О нем рассказывали анекдот, как жена настояла на том, чтобы он сшил себе шубу и надевал ее в морозы. И он послушался, и сшил, и даже гордился этой шубой, но однажды пришел в университет, снял якобы шубу, а вечером нашел пальто вместо шубы. Ему будто бы подменили шубу и подсунули жалкое пальтишко. Он громко жаловался и возмущался, что украли его шубу. Гардеробщицы плакали, а он сердился, потом надел пальто, пришел домой и нашел шубу дома: он не узнал своего пальто. Может быть, поэтому он и любил свое кожаное пальто, которое узнавал даже на ощупь.
Долго смеялись над его рассеянностью, долго рассказывали всем об этом, и он сам рассказывал, и не было тут его кокетства, наоборот: он очень страдал от своей рассеянности, боясь, что сработается раньше времени, но не сработался.
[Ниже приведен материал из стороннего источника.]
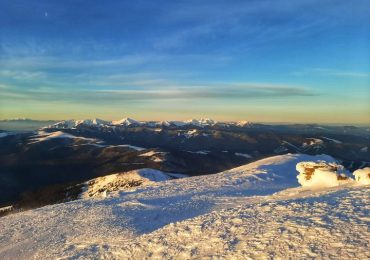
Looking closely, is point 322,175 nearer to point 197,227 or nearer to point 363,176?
point 363,176

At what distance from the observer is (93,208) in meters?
29.9

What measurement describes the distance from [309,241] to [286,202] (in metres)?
5.51

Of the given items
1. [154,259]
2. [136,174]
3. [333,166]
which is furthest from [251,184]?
[136,174]

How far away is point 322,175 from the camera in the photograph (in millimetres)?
28094

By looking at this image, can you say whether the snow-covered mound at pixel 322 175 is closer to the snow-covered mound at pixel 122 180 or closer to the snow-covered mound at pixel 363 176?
the snow-covered mound at pixel 363 176

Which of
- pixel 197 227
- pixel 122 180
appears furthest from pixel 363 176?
pixel 122 180

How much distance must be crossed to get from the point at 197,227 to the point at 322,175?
13.7 meters

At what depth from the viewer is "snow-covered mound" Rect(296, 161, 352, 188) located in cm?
2622

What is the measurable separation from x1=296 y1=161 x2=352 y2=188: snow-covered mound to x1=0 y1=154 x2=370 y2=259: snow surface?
8.32 feet

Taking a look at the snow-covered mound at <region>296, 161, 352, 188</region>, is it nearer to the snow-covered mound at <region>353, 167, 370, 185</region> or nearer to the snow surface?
the snow-covered mound at <region>353, 167, 370, 185</region>

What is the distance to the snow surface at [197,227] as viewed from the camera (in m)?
14.2

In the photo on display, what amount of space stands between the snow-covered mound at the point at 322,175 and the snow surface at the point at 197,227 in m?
A: 2.54

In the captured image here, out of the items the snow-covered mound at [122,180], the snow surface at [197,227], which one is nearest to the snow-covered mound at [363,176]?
the snow surface at [197,227]

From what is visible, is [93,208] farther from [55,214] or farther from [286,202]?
[286,202]
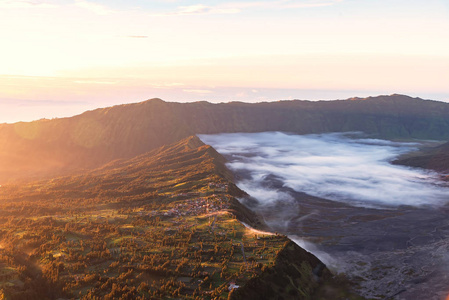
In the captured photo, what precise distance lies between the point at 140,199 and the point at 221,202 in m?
28.8

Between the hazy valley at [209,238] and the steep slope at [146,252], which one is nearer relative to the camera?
the steep slope at [146,252]

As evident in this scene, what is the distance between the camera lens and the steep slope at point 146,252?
49.9 metres

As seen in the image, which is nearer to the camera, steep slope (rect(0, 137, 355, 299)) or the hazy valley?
steep slope (rect(0, 137, 355, 299))

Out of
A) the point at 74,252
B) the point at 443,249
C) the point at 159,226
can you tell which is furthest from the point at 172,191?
the point at 443,249

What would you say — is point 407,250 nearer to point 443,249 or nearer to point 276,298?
point 443,249

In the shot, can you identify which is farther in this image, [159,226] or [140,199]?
[140,199]

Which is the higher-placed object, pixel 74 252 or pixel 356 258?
pixel 74 252

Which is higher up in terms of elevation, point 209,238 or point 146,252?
point 146,252

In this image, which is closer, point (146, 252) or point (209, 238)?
point (146, 252)

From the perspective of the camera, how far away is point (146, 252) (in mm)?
62656

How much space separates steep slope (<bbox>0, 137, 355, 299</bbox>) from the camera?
164ft

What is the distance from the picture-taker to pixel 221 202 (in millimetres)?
103125

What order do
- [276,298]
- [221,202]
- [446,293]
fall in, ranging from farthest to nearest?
[221,202]
[446,293]
[276,298]

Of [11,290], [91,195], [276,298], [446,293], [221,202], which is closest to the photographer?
[11,290]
Он очень боялся рассеянности и готов был скрыть от всех ее: если забывал завтрак, то тихонько скармливал его после кошке, чтобы не знали, что он забыл его.
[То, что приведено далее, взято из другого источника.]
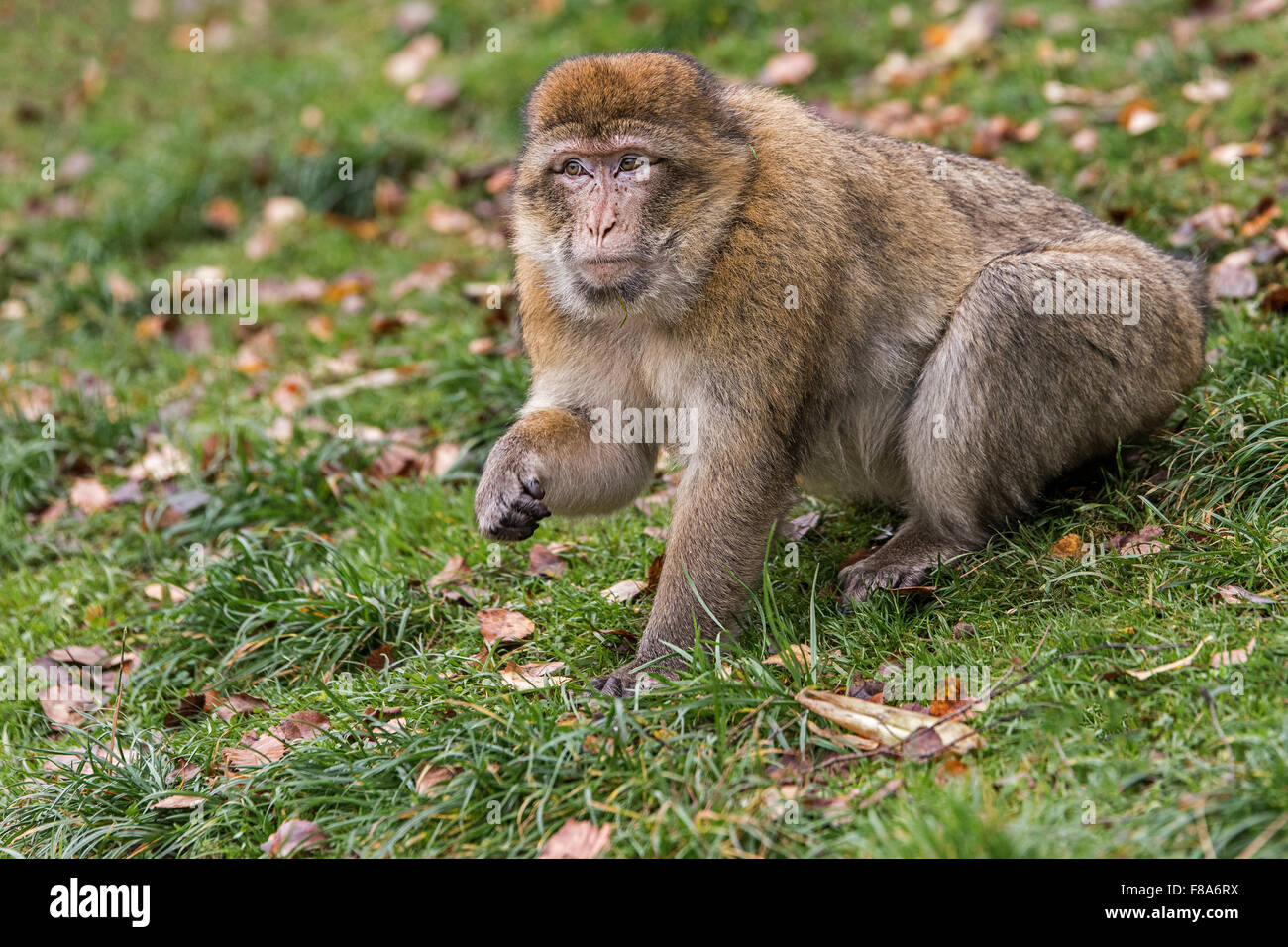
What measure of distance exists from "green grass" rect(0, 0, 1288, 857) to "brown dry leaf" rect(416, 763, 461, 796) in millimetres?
48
Это был отец Володи, академик Фомин, человек, который добился лаборатории, а Володя был похож на него всеми своими чертами, даже манерой носить очки, которые всегда сидели косо и криво, всегда было желание поправить его очки — ведь как можно видеть через очки, которые смещены, ведь оптика, фокус смещается!
Фома был похож манерой держаться, говорить, смеяться, был так же, как отец, быстроумен и логичен, но не был кокетлив.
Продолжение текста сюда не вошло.